Task item A —
Answer these from the post on anger in Plato's dialogues:
(i) Which Stoic philosopher does the series' latest installment address?
(ii) In which book of the Republic does Plato write most about anger?
(iii) What does the author want to assemble like pieces of a mosaic?
Task item B — Continue the post on anger in Plato's dialogues from where it stops.
== Selected extract ==
Sep 30, 2012

Anger Arising in Plato's Dialogues

In this series -- started some time back, and now restarted -- of blog posts about philosophers and theologians discussing the topic of anger (whose latest installment addresses the Stoic philosopher, Epictetus), I've been eagerly looking forward to carving out the time needed to talk about the views and insights expressed by one critically important early philosopher, Plato -- poised right between his great teacher, the gadfly Socrates, and his greatest student, the systematic philosopher Aristotle.  There's one place in particular where Plato writes most about anger, or at least the part of our personalities by which we feel that emotion -- book 4 of his dialogue, the Republic, where Socrates analyses the human soul into three main parts, anger falling within the province of the intermediate, third, spirited part, which goes by the name of thumos, or the thumoeides part.

Anger does come up fairly frequently in Platonic dialogues, but not so much as a theme specifically focused on by the interlocutors, let alone subjected to the analysis of dialectic.  Instead, we see references made to different people getting or being angry in various situations, anger brought in as part of an explanation for human actions, anger being aroused (or sometimes significantly not) or at least feared as a threat within the interlocutors during the discussions.  What I've wanted to do for a long time is to assemble these instances, like pieces of a mosaic, and see if by shuffling and sifting, then selecting them, it might not be possible to assemble a composite picture of anger complementary to the tantalizingly short Platonic discussion of anger.
===
== Dataset section ==
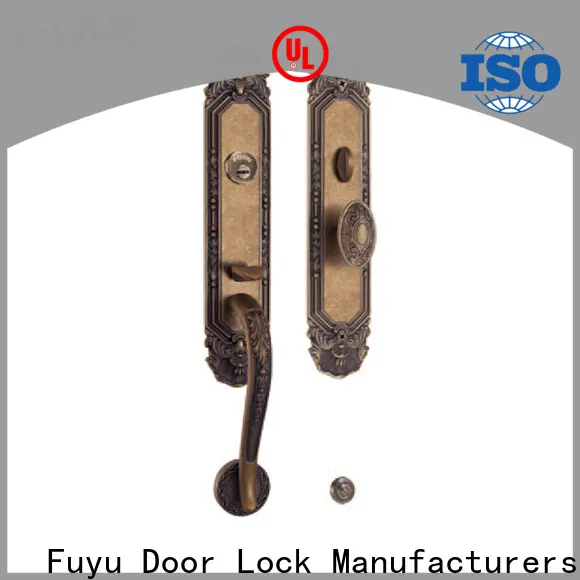 durable security door handles and locks modern supply for residential 1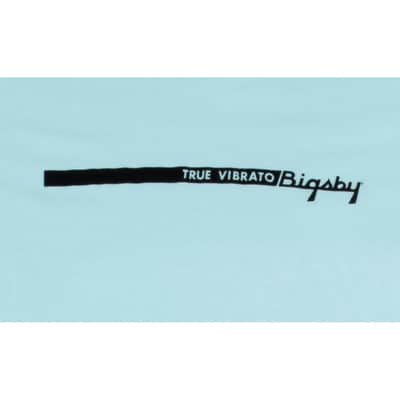Bigsby Tremolos True Vibrato Stripe T-Shirt, Blue, Extra Large (XL) image 2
===
Exercise output A —
(i) Epictetus.
(ii) Book 4.
(iii) The instances of anger that come up in Platonic dialogues.

Exercise output B —
Mentions of Anger in the Dialogues

Where is anger mentioned in Plato's works?  Where does it become a topic, if not of conversation as such, at least one of concern? What people are referred to either as being, having been, or liable to become angry?  And, when do they get angry?  Let's start in a simple way, just by listing the dialogues and occasions in which anger notably arises:

Anger gets treated in relatively systematic manners -- and all too briefly -- in just a few dialogues, first in book 4 of the Republic (in connection with the spirited part of the soul). Plato also begins outlines for an alternate examination of anger as a particular emotion, and in terms of pleasure and pain, in the Philebus.  In the very late work, the Laws, anger comes up again as a topic, this time in terms of motivations of human actions, specifically wrongdoing.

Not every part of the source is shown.